Выбрать главу

До поры до времени отчужденно молчащий Рокантен перебирает иронические возражения про себя, пока не взрывается, когда и его хотят – из вящего уважения – причислить к разряду гуманистов. Самоучка просто-напросто не способен взять в толк, чтобы такой умный, образованный собеседник к ним не принадлежал, и даже мизантропию готов посчитать страдающим от недостатков людских человеколюбием. В этой попытке во что бы то ни стало повесить на него почетный ярлык Рокантену чудится то же бездумное упоение своей правотой, та же «глухая стена самодовольства», какую он пуще всего презирает в обыкновенных «мерзавцах». А главное – та же самая христианская закваска, хотя и стыдливо спрятанная за речами о неверии.

Рокантен убежден, что Самоучка берет ничтоже сумняшеся свои понятия о жизни в вероисповедном источнике, только по узколобости и невежеству не отдает себе отчета в их настоящем происхождении. Отсюда – и взгляд на человека как «венец творения», что уже само по себе подразумевает небесного Творца, благосклонно выделившего среди всего им созданного свое любимое детище, даровав ему особо драгоценную частицу божественного совершенства – мысль, душу. Отсюда же и ревностно отправляемый Самоучкой обряд праздничного единения с другими в сарае или на собраниях – слепок с воскресных служб в церковном храме. Все крайне сомнительные в глазах Рокантена «преимущества» подобного гуманизма сводятся к переносу основания веры с того, что было вообразимой лишь где-то за пределами действительного причиной, на то, что усмотрено в самом действительном: с промысла Бога на «умысел» естественного становления.

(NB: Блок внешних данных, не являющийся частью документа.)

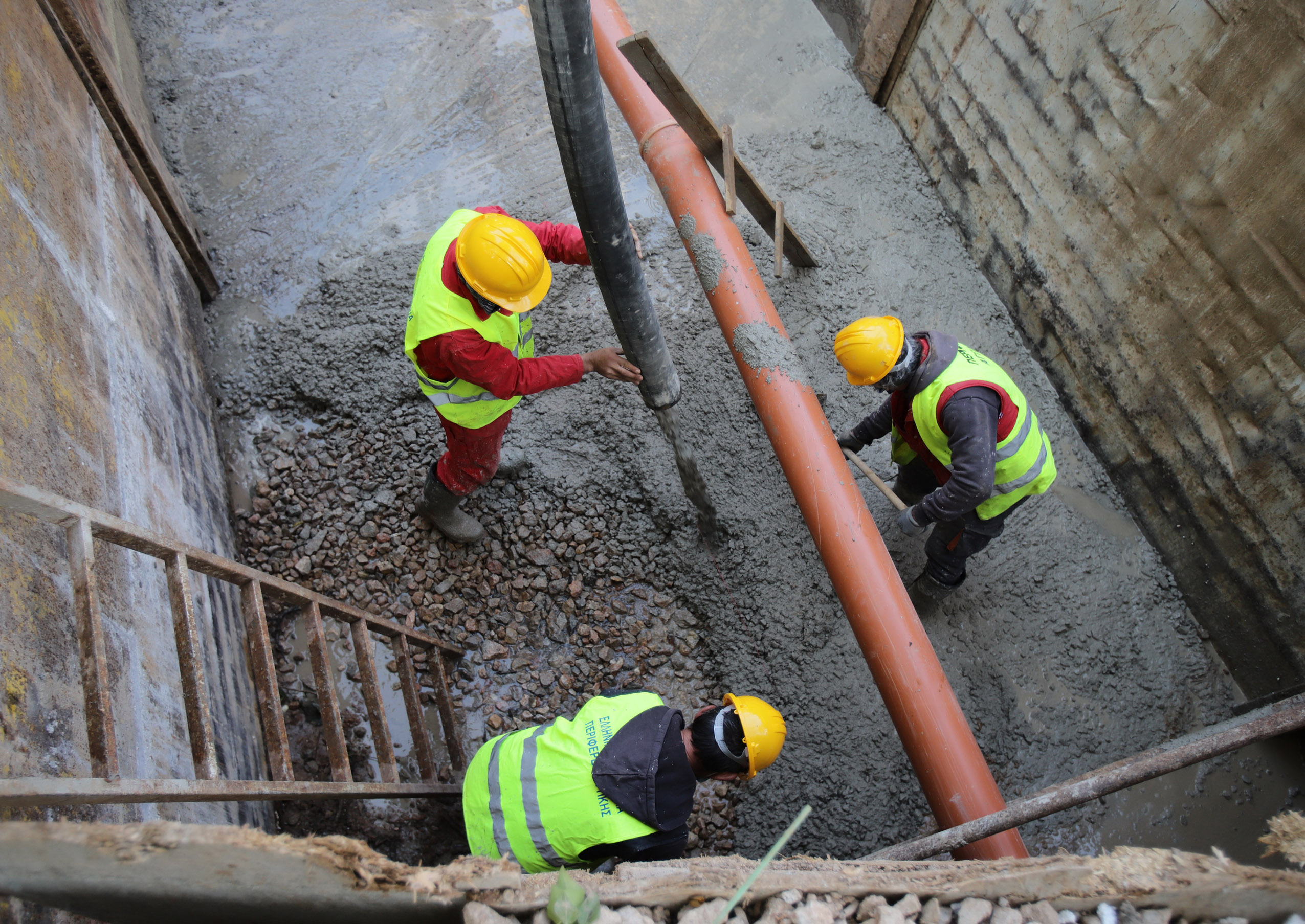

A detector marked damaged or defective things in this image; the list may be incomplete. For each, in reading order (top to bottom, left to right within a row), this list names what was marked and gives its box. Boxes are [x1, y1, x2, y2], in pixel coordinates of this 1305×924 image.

rusty metal frame [0, 480, 467, 804]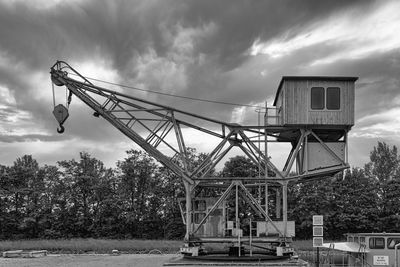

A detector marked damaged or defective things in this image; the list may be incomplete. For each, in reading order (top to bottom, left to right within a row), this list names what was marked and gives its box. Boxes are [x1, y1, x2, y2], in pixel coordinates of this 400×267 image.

rusty metal structure [49, 61, 356, 260]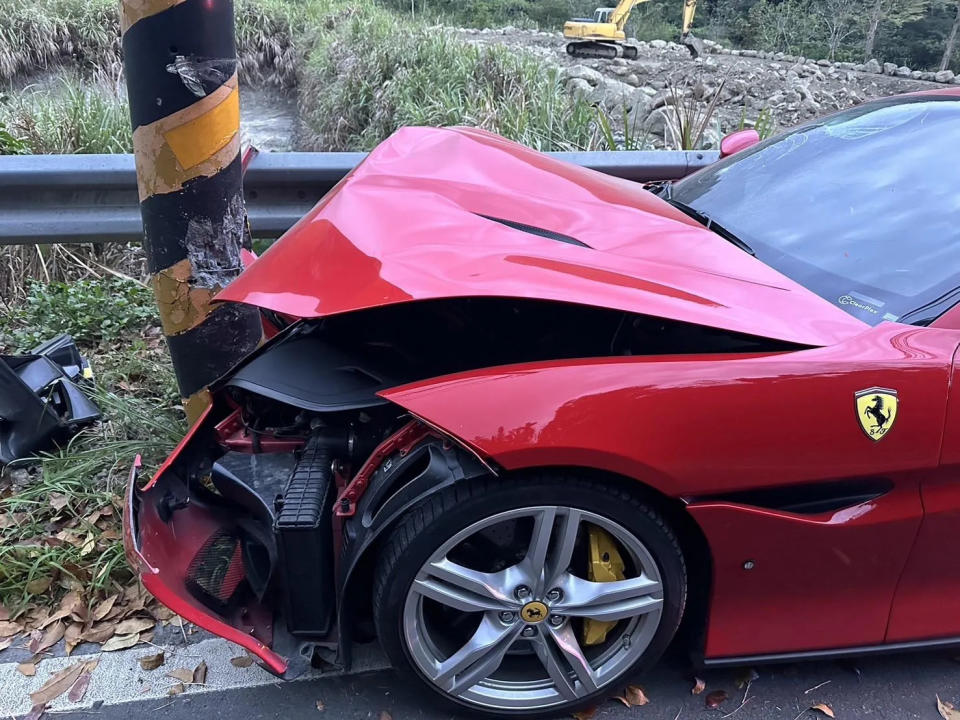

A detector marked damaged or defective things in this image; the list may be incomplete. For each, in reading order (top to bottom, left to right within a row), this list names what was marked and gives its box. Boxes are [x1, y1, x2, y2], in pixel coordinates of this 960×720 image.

crumpled hood [218, 126, 872, 348]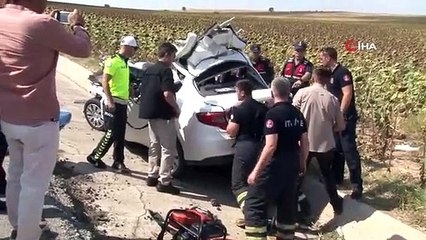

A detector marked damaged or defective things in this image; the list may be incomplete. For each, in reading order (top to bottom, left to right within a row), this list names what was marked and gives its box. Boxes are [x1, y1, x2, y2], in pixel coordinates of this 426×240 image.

damaged white car [82, 18, 270, 176]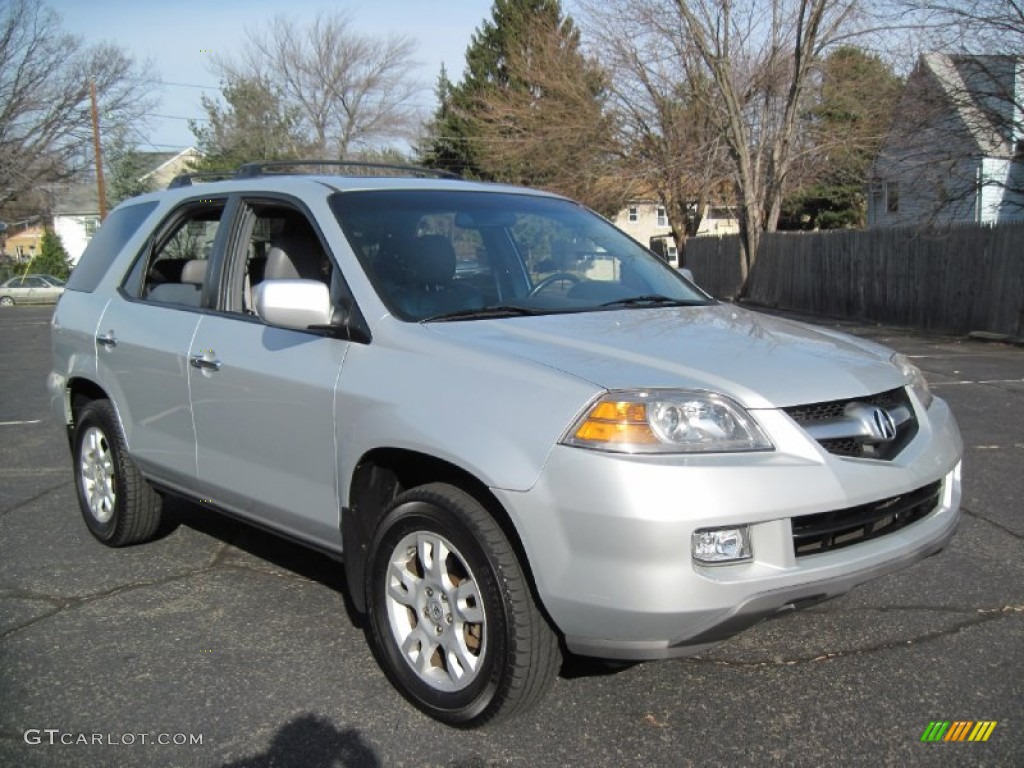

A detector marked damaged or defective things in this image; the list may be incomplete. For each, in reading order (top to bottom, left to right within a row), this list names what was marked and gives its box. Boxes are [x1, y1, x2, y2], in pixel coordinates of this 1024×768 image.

crack in pavement [692, 606, 1019, 667]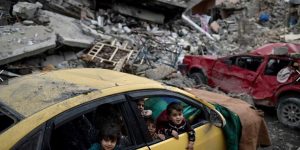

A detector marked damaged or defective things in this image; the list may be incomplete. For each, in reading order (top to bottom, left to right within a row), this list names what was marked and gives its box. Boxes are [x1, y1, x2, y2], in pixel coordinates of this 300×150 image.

broken concrete slab [12, 1, 42, 19]
broken concrete slab [0, 24, 56, 65]
broken concrete slab [43, 10, 94, 47]
crushed car roof [0, 68, 164, 117]
damaged yellow car [0, 68, 225, 149]
damaged red vehicle [179, 42, 300, 128]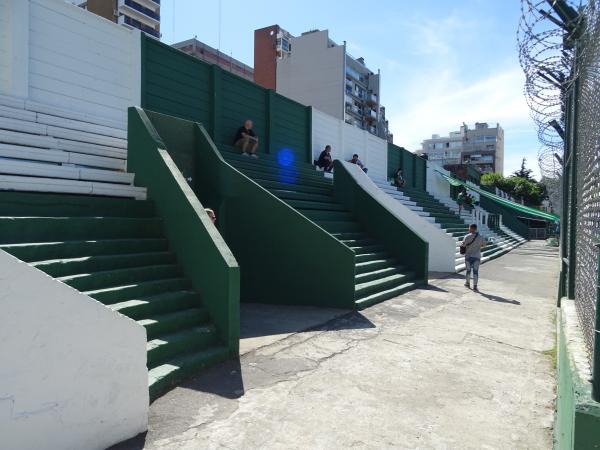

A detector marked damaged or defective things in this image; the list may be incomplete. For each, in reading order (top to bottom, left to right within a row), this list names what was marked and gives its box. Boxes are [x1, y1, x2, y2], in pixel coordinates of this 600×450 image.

cracked concrete ground [116, 243, 556, 450]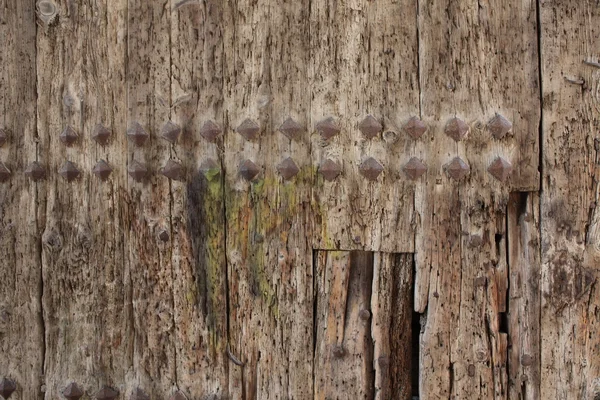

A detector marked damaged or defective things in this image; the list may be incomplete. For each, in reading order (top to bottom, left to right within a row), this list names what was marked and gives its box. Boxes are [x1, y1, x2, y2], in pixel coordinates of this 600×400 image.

rusty metal rivet [59, 126, 79, 146]
rusty metal rivet [92, 124, 112, 146]
rusty metal rivet [126, 123, 149, 147]
rusty metal rivet [161, 120, 182, 144]
rusty metal rivet [200, 120, 221, 142]
rusty metal rivet [237, 119, 260, 141]
rusty metal rivet [278, 116, 302, 140]
rusty metal rivet [316, 116, 340, 140]
rusty metal rivet [358, 114, 382, 139]
rusty metal rivet [404, 116, 426, 140]
rusty metal rivet [442, 116, 472, 141]
rusty metal rivet [488, 114, 510, 141]
rusty metal rivet [24, 162, 45, 182]
rusty metal rivet [58, 161, 80, 183]
rusty metal rivet [92, 159, 112, 181]
rusty metal rivet [127, 161, 148, 183]
rusty metal rivet [161, 159, 184, 181]
rusty metal rivet [238, 159, 258, 181]
rusty metal rivet [276, 157, 300, 180]
rusty metal rivet [318, 159, 342, 182]
rusty metal rivet [358, 157, 382, 180]
rusty metal rivet [404, 157, 426, 180]
rusty metal rivet [442, 157, 472, 180]
rusty metal rivet [490, 156, 512, 183]
rusty metal rivet [62, 382, 84, 398]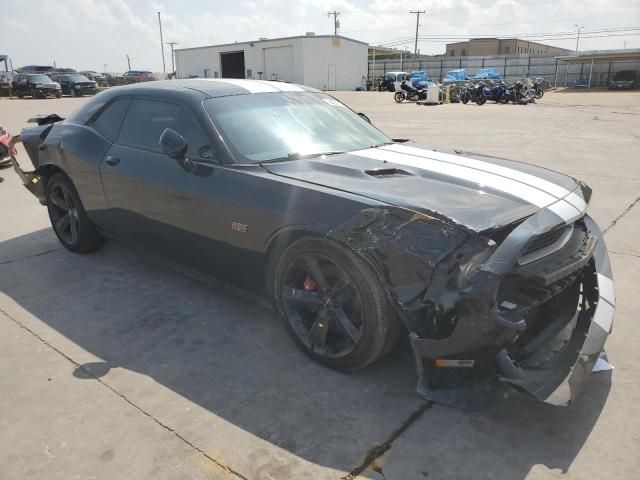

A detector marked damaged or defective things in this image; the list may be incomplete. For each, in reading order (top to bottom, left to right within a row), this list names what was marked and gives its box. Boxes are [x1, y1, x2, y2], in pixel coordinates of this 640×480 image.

damaged black muscle car [7, 79, 612, 404]
crumpled front bumper [410, 204, 616, 406]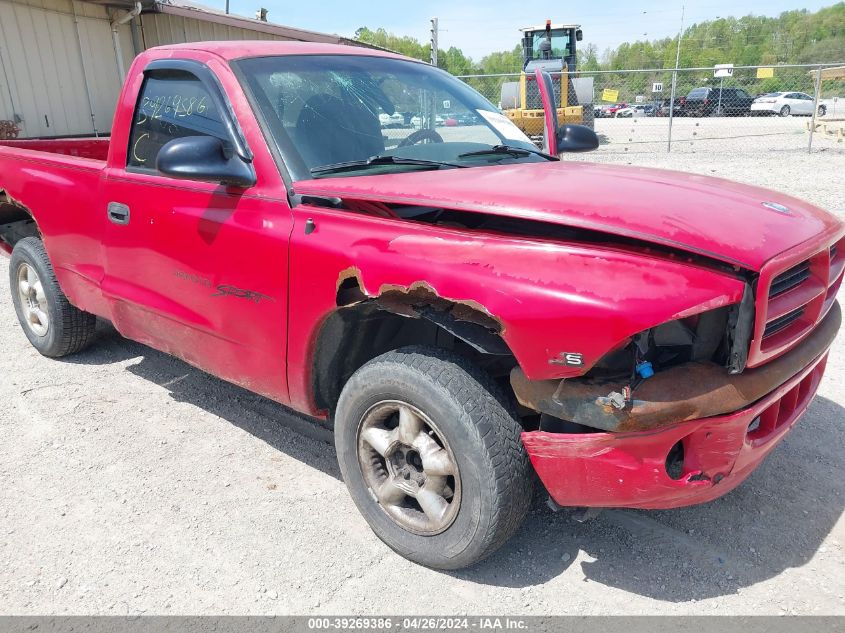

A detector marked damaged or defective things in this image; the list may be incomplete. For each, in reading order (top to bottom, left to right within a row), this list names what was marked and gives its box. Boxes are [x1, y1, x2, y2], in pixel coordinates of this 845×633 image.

rusted bumper [508, 298, 836, 432]
rusted bumper [520, 350, 832, 508]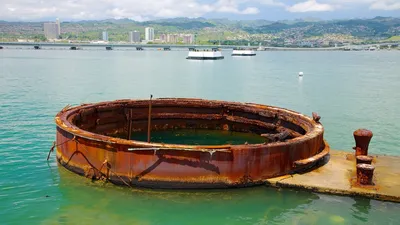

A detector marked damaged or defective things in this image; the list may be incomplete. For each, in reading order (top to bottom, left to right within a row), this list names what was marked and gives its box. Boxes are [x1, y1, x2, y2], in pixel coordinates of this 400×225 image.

corroded metal surface [54, 98, 328, 188]
rusted circular structure [54, 98, 330, 188]
rusty bolt on dock [354, 128, 372, 156]
rusty bolt on dock [356, 163, 376, 185]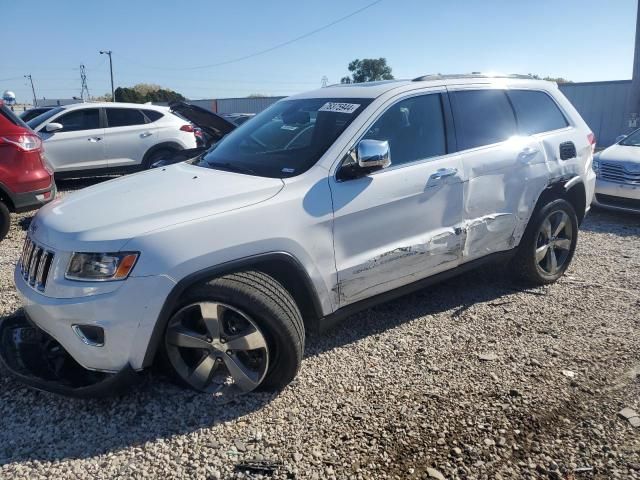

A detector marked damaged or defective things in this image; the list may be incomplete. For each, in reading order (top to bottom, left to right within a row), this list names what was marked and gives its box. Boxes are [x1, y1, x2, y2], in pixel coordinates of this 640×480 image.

dented rear door [330, 90, 464, 306]
crushed front fender [0, 312, 138, 398]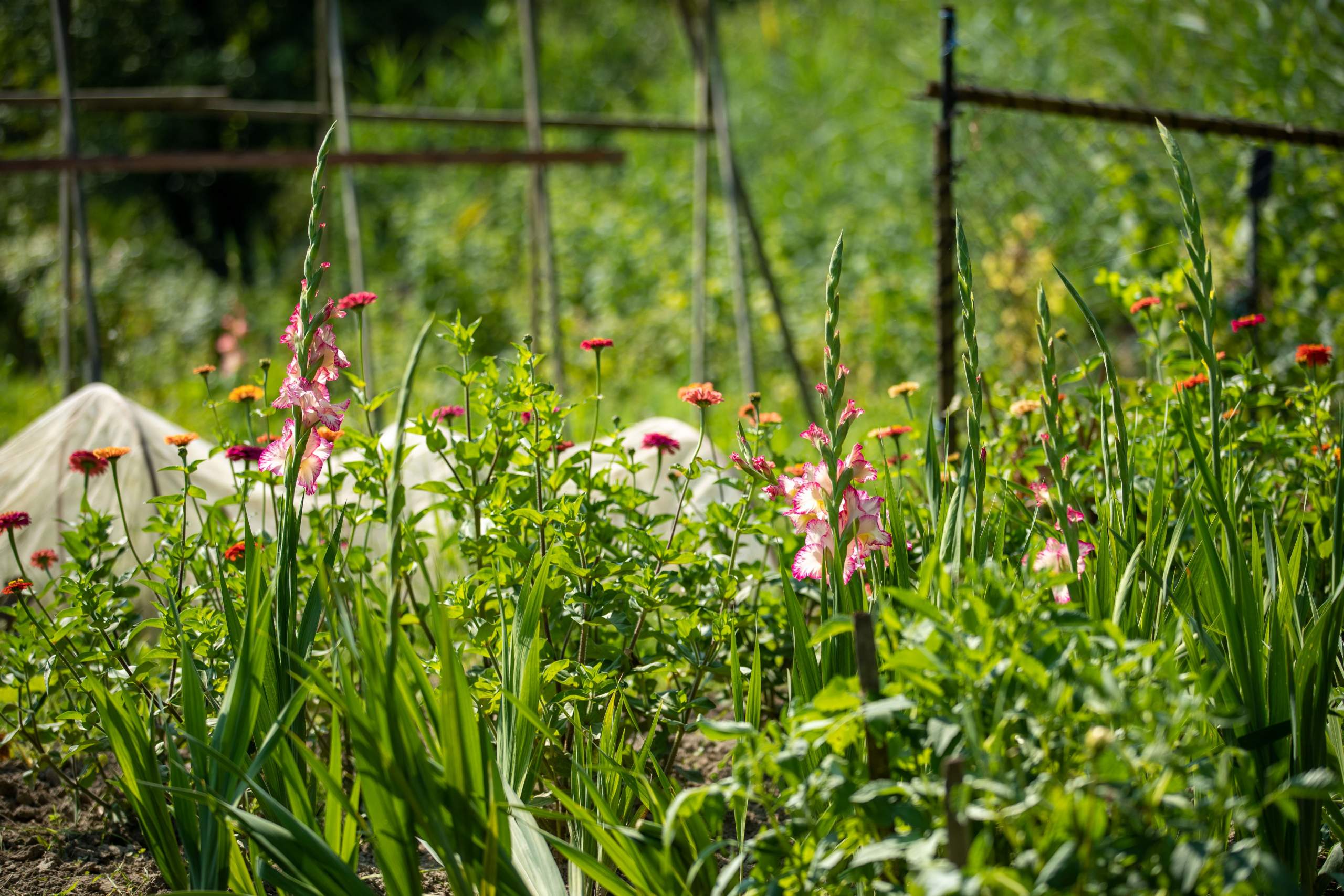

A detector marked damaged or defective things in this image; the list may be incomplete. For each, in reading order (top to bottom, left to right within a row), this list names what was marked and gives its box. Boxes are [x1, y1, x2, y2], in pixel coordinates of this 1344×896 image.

rusty horizontal bar [925, 82, 1344, 150]
rusty horizontal bar [0, 147, 626, 173]
rusty metal post [935, 7, 957, 451]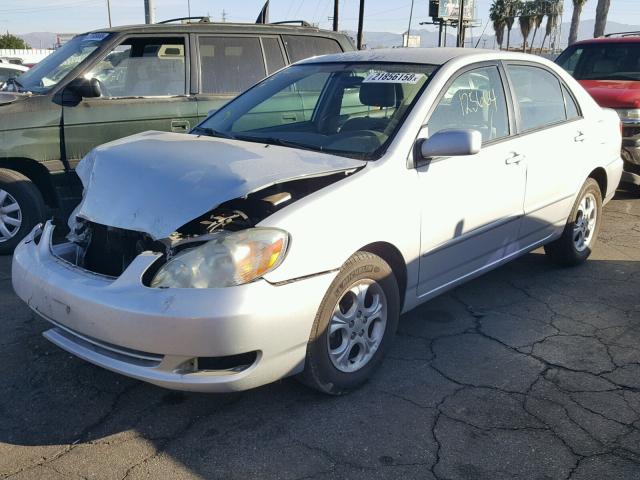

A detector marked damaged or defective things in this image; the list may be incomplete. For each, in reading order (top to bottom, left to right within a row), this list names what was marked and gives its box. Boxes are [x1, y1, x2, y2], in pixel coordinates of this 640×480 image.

crumpled hood [576, 80, 640, 109]
cracked bumper [12, 223, 336, 392]
crumpled hood [74, 130, 364, 239]
broken headlight [150, 229, 290, 288]
damaged silver sedan [10, 48, 624, 394]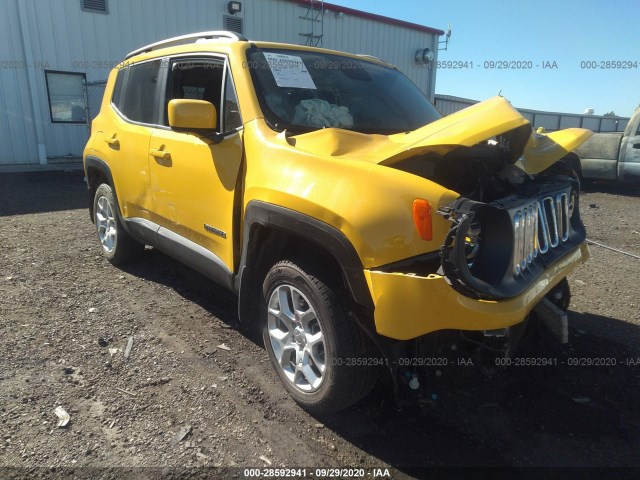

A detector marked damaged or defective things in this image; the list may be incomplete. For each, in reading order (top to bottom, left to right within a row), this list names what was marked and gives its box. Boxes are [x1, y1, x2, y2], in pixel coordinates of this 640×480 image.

Но вера остается верой – произвольным полаганием изначальной, до и вне нас наличествующей «разумности», существование которой сколько-нибудь строгим подтверждениям со стороны ума не поддается, да в них и не нуждается. Светский гуманизм, согласно Сартру, есть всего только обмирщенное христианство, псевдорационалистическая надстройка над суеверием. Отповедь Рокантена Самоучке имеет весьма дальний философский прицел: «вывести на чистую воду» гуманистический культ разума и знания как простое производное от бездоказательного предрассудка.

Однако победоносность этой расправы раннего Сартра над гуманизмом, если хорошенько вдуматься, совсем не бесспорна. Хотя бы потому, что не-гуманизм Рокантена, всячески заверяющего в трезвости своего взгляда на вещи, в свою очередь, зиждется на недоказуемом «откровении». Прозрение утраченности смысла сталкивается с прозрением «благодати братства» как смысла бытийного устроения, одна вера – с другой. И в чисто познавательной плоскости сколь угодно хитроумным ухищрениям логики действительно вряд ли под силу обе их обосновать, а тем более склонить чашу весов на чью-нибудь сторону. Зато сравнительная оценка их возможностей – дело отнюдь не безнадежное, и складывается далеко не в пользу ясновидца «существования». Ведь сартровский Рокантен открывает повсюду сплошь хаос, ничего, кроме хаоса, а значит, бесплодие всяких поползновений в чем-нибудь разобраться, продвинуться в понимании окружающего. Философы сказали бы: установки такого рода обладают если не отрицательной, то нулевой эвристической ценностью. Самоучка же, при всей его интеллектуальной неискушенности, пусть ошибаясь в замыслах достичь исчерпывающего всезнания, тем не менее делает ставку на то, что разуму открыто поле для поисков, по-своему их поощряет и благословляет. Скептическая вера поэтому напрасно кичится полнейшей свободой от предрассудков: накладывая запрет на познавательную деятельность ума как заранее обреченную, она гораздо догматичнее своей, как выясняется – не такой уж наивной, соперницы. (Не исключено, что неосознанное ощущение слабости подталкивает Сартра к тому, чтобы в конце книги «добить» философски недобитого Самоучку, так сказать, ударом ниже пояса. Оказывается, бедняга питает страсть к мальчикам, и в этом свете любовь к себе подобным, пробудившаяся у него когда-то среди прижатых друг к другу мужчин, получает стыдный оттенок. Облегченность такого рода снижающе фарсовой победы над гуманизмом, даже в повествовании вымышленном, каким является «Тошнота», не делает «торжество» достойным, а лишь увеличивает его шаткость. Но чем уязвимее провозглашенное, тем охотнее пускаются обычно в ход недозволенные приемы против думающих иначе.) Как бы то ни было, не лишенное, видимо, доли неуверенности самомнение обладателя абсурдистской «истины в кармане» из «Тошноты» парадоксально сближает его скепсис, скорее, с «недобросовестным верованием» ревнителей порядка – «мерзавцев».